Po drugie – funkcjonalność
Lampka jest od tego, by świecić. To oczywiste. Tylko, że znów zagłębiając się w temat można trafić na nie lada smaczki. Bo sprzęt musi stać w pobliżu gniazdka, albo świeci tak jasno, że szanse na zaśnięcie maleją do zera. Problemem może być też fakt, że łatwo go uszkodzić, więc dziecko nie może go zabrać na nocleg u babci. Dzieci lubią powtarzalność i wprowadzenie zarówno w domu, jak i u babci schematu wieczornych przygotowań da poczucie bezpieczeństwa i wspomoże spokojny sen. Jednym z elementów takiego rytuału może stać się właśnie ulubiona lampka nocna. InnoGio zabierzecie ze sobą i do dziadków i na wakacje, bo nie zajmuje dużo miejsca i nie grozi jej stłuczenie. Przyjemny w dotyku silikon sprawia, że dzieci lubią ją tulić i z radością odkrywają, że lampka „potrafi” co kilka sekund zmieniać kolor.
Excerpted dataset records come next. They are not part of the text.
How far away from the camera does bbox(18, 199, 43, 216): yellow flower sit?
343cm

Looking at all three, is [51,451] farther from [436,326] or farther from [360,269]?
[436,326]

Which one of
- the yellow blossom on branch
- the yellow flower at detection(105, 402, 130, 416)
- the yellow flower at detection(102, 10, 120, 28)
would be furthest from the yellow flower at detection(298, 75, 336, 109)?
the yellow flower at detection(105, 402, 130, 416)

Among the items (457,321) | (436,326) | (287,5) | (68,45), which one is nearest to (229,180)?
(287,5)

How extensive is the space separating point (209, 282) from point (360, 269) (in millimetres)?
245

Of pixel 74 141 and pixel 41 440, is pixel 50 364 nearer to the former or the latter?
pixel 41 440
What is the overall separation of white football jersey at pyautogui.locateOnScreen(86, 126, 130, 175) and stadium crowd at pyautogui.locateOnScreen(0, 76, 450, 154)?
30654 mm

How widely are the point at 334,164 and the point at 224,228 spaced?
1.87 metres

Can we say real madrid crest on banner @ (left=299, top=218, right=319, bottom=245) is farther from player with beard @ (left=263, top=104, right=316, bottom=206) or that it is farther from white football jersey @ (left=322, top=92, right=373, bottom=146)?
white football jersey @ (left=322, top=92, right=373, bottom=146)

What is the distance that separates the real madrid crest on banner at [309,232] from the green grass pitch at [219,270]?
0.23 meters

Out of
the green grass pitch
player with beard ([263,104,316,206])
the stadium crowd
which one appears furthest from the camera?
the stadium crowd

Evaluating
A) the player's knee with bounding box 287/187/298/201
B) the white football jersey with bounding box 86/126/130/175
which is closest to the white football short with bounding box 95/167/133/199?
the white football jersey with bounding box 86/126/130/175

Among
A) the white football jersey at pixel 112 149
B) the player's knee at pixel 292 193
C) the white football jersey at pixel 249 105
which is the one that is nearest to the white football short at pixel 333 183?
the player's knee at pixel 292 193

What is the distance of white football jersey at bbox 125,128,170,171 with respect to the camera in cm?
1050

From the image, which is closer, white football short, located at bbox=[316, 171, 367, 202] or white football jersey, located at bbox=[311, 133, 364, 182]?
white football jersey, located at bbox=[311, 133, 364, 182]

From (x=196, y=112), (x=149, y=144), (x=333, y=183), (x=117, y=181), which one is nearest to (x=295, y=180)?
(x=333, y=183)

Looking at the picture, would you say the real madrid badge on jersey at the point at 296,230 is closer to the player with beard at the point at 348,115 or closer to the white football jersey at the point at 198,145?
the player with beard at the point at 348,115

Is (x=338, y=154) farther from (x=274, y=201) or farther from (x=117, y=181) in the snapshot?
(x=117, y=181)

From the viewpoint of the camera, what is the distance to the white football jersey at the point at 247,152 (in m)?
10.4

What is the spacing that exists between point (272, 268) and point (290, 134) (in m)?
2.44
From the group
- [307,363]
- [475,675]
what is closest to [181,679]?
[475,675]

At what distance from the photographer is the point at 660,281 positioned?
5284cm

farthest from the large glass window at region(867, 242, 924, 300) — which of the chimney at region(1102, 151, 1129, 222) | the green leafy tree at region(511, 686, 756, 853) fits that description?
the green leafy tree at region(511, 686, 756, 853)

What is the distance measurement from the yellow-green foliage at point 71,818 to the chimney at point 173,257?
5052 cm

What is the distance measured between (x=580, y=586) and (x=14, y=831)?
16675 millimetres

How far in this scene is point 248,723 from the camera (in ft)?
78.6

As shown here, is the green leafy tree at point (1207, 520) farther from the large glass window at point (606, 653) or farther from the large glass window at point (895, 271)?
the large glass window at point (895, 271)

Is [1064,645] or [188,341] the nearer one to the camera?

Uśmiechnięte zwierzątko mieniące się wielobarwną tęczą ma szansę stać się najlepszym przyjacielem dziecka i niezastąpionym obrońcą w starciu z nocnymi strachami.
Po trzecie – przyjazny wygląd
Pstrokaty, jaskrawy i krzykliwy styl to coś, co lampkom InnoGio jest zupełnie obce. Lampka ułatwiająca zasypianie nie może przecież razić wzroku. Także gdy jest zgaszona. Z samej definicji powinna wyciszać i uspokajać nie tylko łagodnym światłem, ale też wyglądem. W InnoGio zastosowano subtelny i dyskretny desing zarówno w formie, kształtach, jak i kolorach. Wesoły kotek, magiczny jednorożec oraz uroczy króliczek bez trudu zdobędą dziecięce serca. Ich wygląd jest sympatyczny, ale stonowany. Nie ma tu przeładowania ani zbędnych elementów, a biała kolorystyka dodatkowo podkreśla prostotę i delikatną linię lampeczek. I pasuje do każdego wnętrza bez względu na jego styl czy kolor dominujący w pomieszczeniu.
Dziecięcy strach ma to do siebie, że zmniejsza się gdy maluch czuje, że może panować nad sytuacją. Lampka nocka postawiona w pobliżu łóżka sprawi, że dziecko samo będzie włączać światło czy zmieniać jego barwę, a przez to będzie miało poczucie kontrolowania rzeczywistości i zyska na pewności siebie. I najważniejsze – pamiętajmy, że punktem wyjścia do walki z nocnymi lękami jest akceptacja dziecięcych uczuć, reagowanie na nie z wyczuciem i wspieranie w trudnych dla malucha chwilach.